The reams of available titles were made sense of by careful categorisation and rolling audits.
These days information management techniques such as this have changed beyond recognition. We expect to see in milliseconds every available image or text around a particular keyword or phrase. Categories went out of fashion when search wowed us.
But now we are shifting from Web 2.0 to Web 3.0, and with a great amount of information just useless noise, the curation of relevant content (‘people tagging things as they publish’) has become hot again via blogs and Twitter hashtags. Tagging helps us promote our stuff, and helps others find what they want, and parcels stuff off for ‘personalisation’ of content in the future.
Online content needs to be categorised to enable syndication, to ensure it is findable and can be connected with other similar content. There is geeky excitement over shared and open data whereby content ‘knows about itself’ for want of a better way of describing it – and can syndicate itself in more ways than originally envisaged. You can imagine lots of scenarios, many of which are happening already in comparison sites, one-stop travel shops etc.
Microformats* already help content editors indicate the type of information pages hold (such as address data or authorship data or event data), allowing the potential for mashups with data on other sites. You only have to look at content aggregated around maps for instance, or Google ‘at a glance’ section regarding local information, to see this kind of ‘machine-readable knowledge’ in action.
What do you use categories for? Anyone who has a blog will know about blog categories for sure.

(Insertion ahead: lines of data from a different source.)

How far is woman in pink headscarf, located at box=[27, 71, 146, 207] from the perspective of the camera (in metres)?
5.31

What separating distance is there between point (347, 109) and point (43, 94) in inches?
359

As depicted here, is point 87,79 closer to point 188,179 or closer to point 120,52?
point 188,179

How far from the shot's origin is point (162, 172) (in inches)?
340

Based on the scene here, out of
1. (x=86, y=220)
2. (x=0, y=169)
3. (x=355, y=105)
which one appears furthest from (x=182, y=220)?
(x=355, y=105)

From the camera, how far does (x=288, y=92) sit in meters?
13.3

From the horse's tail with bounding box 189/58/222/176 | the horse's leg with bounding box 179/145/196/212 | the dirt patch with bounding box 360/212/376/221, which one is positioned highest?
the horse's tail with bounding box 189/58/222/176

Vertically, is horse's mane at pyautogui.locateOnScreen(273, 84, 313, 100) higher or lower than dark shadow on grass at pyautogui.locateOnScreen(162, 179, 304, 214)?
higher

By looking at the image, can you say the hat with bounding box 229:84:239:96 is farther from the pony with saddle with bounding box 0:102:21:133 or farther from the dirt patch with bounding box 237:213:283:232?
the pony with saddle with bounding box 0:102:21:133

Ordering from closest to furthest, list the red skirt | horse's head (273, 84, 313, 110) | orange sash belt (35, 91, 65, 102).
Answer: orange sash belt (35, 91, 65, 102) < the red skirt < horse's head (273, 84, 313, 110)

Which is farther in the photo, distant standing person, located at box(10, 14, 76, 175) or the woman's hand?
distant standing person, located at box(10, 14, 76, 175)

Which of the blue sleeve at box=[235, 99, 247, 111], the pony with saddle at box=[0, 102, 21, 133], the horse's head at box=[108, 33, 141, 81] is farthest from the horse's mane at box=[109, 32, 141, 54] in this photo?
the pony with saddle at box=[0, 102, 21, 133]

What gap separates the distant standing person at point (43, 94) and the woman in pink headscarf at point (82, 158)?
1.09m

What about Twitter lists – do you create these to help with information overload?
I have lost touch with Lorna T. – the indefatigable Penguin Stocklist guru – but if you’re out there please get in touch if you find this post!
“Microformats are a way of adding simple markup to human-readable data items such as events, contact details or locations, on web pages, so that the information in them can be extracted by software and indexed, searched for, saved, cross-referenced or combined.”